*Texto*:
O quebra-cabeças Coutinho
Sobre Sete faces de Eduardo Coutinho, de Carlos Alberto Mattos
por Marcelo Miranda*
Tudo começa numa recusa do autor: “Isto não é uma biografia de Eduardo de Oliveira Coutinho (1933-2014)”. A frase de Carlos Alberto Mattos parece responder a um resmungo registrado nas páginas finais, em entrevista realizada em 2003 com Coutinho. No início dessa conversa, o cineasta diz: “Tem duas questões que me deixam atemorizado: perguntas gerais – o que você acha do cinema brasileiro, da televisão, sei lá o quê – e a que começa pela biografia. Acho intolerável”. Assim, triangulando sempre conversas entre si, com o leitor e com seu “não biografado”, Mattos faz em Sete faces de Eduardo Coutinho (IMS/Itaú Cultural/Boitempo, 2019, 354 páginas) um panorama amplo e detalhado da trajetória profissional do realizador. Mesmo evitando adentrar meandros biográficos, acaba por fazê-lo, justamente por tratar de um artista cuja vida e trabalho eram impossíveis de desconectar.
Coutinho, afinal, vivia para filmar e filmava para viver. Apesar das contradições de ser um rabugento adorável e um misantropo apaixonado pelas pessoas, sua predileção era estar com o outro, ouvir histórias, registrar corpos e rostos e falas e performances. Para tratar de tipo tão multifacetado, Mattos – que teve, ao longo de anos, intimidade suficiente com Coutinho para compreendê-lo em diversas minúcias – divide-o em sete projeções. Todas imbricam umas nas outras, tecendo a teia de complexidades que se revelava atrás da fumaça do onipresente cigarro. As “sete faces” de Coutinho definidas por Mattos são: estudante, ficcionista, repórter, documentarista social, cineasta de conversa, experimental e personagem. Não necessariamente se atravessam pela cronologia no relato do livro. Mattos localiza Coutinho dentro da própria história, ao mesmo tempo em que o reapresenta (ou apresenta) de um jeito até então inédito.

*Amostra de dados*:
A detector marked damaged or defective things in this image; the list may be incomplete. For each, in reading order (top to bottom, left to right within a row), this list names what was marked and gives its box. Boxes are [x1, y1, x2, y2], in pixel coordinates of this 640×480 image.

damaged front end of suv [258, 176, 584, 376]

*Objetivo*: Prossiga com o texto sobre o livro Sete faces de Eduardo Coutinho a partir de onde ele para. O material não é necessário aqui.

*Resposta*:
O livro pratica a ideia central de Eduardo Coutinho sobre seu próprio cinema, resumida por Mattos na página 189: “O documentário é uma negociação de desejos”. Indo e vindo no tempo, descrevendo fases, processos e filmes, e analisando a maneira como cada trabalho de Coutinho foi recebido especialmente pela crítica, Mattos vai “negociando” o desejo de se aprofundar na obra do realizador da maneira mais justa e coerente. Ambiciona, assim, “oferecer uma visão panorâmica das circunstâncias que forjaram” cada filme de Coutinho, tratando das “escolhas e processos que os construíram, assim como dos saberes que foram sendo acrescentados à consciência do documentário brasileiro contemporâneo”.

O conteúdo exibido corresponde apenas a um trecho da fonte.